Hello, I'm using almost latest Elastic 8.13 and currently trying to make analyzer with multiplexer, that uses synonym filter. However, I found out that results from simple filter-chaining (without multiplexer) differ from multiplexer with the same token filters. I made an artificial example, here is two analyzers:
PUT /test-index
{
"settings": {
"index": {
"analysis": {
"analyzer": {
"test_analyzer": {
"tokenizer": "classic",
"filter": [
"test_stemmer",
"test_synonym_filter"
]
},
"test_analyzer_multiplexer": {
"tokenizer": "classic",
"filter": [
"multiplexer_custom"
]
}
},
"filter": {
"multiplexer_custom": {
"type": "multiplexer",
"filters": [
"test_stemmer, test_synonym_filter"
],
"preserve_original": true
},
"test_synonym_filter": {
"type": "synonym_graph",
"synonyms": [
"walking, jumping fox"
]
},
"test_stemmer": {
"type": "stemmer",
"language": "english"
}
}
}
}
}
}
They are basically identical and should (I assume) output same results. But when I test it, I get different tokens. For simple filter-chaining everything is ok:
GET test-index/_analyze
{
"analyzer": "test_analyzer",
"text": "jumping fox"
}
Result:
{
"tokens": [
{
"token": "walk",
"start_offset": 0,
"end_offset": 11,
"type": "SYNONYM",
"position": 0,
"positionLength": 2
},
{
"token": "jump",
"start_offset": 0,
"end_offset": 7,
"type": "<ALPHANUM>",
"position": 0
},
{
"token": "fox",
"start_offset": 8,
"end_offset": 11,
"type": "<ALPHANUM>",
"position": 1
}
]
}
I am getting my stemmed synonym "walk", as expected. But if I test analyzer with multiplexer:
GET test-index/_analyze
{
"analyzer": "test_analyzer_multiplexer",
"text": "jumping fox"
}
Result is:
{
"tokens": [
{
"token": "jumping",
"start_offset": 0,
"end_offset": 7,
"type": "<ALPHANUM>",
"position": 0
},
{
"token": "jump",
"start_offset": 0,
"end_offset": 7,
"type": "<ALPHANUM>",
"position": 0
},
{
"token": "fox",
"start_offset": 8,
"end_offset": 11,
"type": "<ALPHANUM>",
"position": 1
}
]
}
No synonym at all. I believe it's happening because by default multiplexer preserves original tokens, but where is synonym nevertheless? If I add preserve_original: false
, I am getting right result, but what if I need to keep original tokens AND get synonyms while using multiplexer?

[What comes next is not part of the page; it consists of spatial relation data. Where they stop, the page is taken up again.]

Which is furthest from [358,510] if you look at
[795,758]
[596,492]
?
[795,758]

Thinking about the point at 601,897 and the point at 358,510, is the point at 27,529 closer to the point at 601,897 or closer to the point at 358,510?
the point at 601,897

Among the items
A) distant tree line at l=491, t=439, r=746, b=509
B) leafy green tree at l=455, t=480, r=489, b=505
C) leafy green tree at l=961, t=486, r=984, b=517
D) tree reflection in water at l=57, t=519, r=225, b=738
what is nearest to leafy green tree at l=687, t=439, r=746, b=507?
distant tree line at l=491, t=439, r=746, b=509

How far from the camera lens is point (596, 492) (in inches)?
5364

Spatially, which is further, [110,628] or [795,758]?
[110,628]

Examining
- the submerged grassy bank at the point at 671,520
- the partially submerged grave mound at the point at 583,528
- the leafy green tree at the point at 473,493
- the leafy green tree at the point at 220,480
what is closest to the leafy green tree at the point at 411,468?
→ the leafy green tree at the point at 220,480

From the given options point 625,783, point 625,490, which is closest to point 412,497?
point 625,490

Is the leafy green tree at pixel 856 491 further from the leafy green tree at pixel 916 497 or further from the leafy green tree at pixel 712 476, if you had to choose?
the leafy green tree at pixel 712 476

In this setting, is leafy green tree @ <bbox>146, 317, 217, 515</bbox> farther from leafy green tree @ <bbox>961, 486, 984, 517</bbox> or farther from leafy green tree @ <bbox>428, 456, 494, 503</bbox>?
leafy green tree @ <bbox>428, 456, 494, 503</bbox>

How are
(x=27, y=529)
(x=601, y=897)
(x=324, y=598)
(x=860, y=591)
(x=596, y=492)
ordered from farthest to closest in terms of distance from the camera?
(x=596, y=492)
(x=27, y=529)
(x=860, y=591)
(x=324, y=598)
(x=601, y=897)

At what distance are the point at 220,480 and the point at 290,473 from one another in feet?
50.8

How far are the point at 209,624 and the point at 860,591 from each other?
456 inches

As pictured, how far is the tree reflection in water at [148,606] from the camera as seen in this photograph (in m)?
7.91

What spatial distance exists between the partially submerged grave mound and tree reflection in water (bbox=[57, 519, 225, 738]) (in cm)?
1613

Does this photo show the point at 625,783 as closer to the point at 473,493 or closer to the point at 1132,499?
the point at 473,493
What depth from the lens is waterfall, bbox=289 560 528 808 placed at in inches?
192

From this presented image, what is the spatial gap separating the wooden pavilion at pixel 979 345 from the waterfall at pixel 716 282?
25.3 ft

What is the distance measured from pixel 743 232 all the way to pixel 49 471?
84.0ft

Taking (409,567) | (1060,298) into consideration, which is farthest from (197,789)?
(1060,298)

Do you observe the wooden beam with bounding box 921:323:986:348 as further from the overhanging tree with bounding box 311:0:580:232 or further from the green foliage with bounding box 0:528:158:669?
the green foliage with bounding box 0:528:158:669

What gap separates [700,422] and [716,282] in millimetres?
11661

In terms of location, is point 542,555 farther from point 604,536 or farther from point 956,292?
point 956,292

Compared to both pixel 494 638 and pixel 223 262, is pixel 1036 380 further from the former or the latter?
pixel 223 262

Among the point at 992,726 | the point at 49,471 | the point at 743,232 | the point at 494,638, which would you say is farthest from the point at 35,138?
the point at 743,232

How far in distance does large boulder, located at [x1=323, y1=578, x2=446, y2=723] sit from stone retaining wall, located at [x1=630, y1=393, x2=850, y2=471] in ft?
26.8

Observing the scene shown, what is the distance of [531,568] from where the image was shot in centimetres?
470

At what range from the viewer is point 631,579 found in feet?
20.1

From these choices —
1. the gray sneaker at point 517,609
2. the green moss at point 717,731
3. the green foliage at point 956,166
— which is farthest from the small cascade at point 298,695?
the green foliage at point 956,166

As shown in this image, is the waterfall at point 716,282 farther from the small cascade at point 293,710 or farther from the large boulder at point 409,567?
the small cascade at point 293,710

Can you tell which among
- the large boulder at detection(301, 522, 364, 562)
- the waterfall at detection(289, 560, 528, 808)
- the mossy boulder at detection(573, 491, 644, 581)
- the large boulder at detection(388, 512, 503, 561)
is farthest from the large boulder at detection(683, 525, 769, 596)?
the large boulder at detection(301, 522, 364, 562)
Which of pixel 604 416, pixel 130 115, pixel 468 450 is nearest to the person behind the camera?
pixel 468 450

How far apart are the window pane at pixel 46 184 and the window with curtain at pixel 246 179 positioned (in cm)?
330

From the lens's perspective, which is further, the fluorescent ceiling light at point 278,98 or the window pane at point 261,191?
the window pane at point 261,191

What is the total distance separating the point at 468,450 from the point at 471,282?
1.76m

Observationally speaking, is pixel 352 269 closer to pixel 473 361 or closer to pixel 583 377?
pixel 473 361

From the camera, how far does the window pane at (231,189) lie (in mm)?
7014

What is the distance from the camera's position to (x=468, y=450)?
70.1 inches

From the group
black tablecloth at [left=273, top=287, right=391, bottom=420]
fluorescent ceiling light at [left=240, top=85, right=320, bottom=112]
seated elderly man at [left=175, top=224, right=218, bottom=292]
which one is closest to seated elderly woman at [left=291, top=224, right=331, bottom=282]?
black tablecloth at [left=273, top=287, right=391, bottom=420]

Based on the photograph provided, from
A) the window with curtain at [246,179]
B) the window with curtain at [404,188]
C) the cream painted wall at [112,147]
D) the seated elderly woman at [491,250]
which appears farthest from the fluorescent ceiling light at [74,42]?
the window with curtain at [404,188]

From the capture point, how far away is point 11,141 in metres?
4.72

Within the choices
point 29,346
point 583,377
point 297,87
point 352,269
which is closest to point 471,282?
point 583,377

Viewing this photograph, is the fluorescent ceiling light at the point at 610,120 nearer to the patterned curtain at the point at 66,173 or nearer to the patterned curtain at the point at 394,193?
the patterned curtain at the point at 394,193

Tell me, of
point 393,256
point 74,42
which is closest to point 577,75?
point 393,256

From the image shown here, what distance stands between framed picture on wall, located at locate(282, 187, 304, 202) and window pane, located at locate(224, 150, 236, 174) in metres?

Either it's a kind of bug or I don't fully understand how it should work.
P.S. I saw almost identical topic Synonym filter not working within a Multiplexer Filter, but I believe my case is different - my synonyms doesn't intersect with each other, so RemoveDuplicatesTokenFilter
from Lucene should (I think) work correctly. Maybe something going wrong in other place?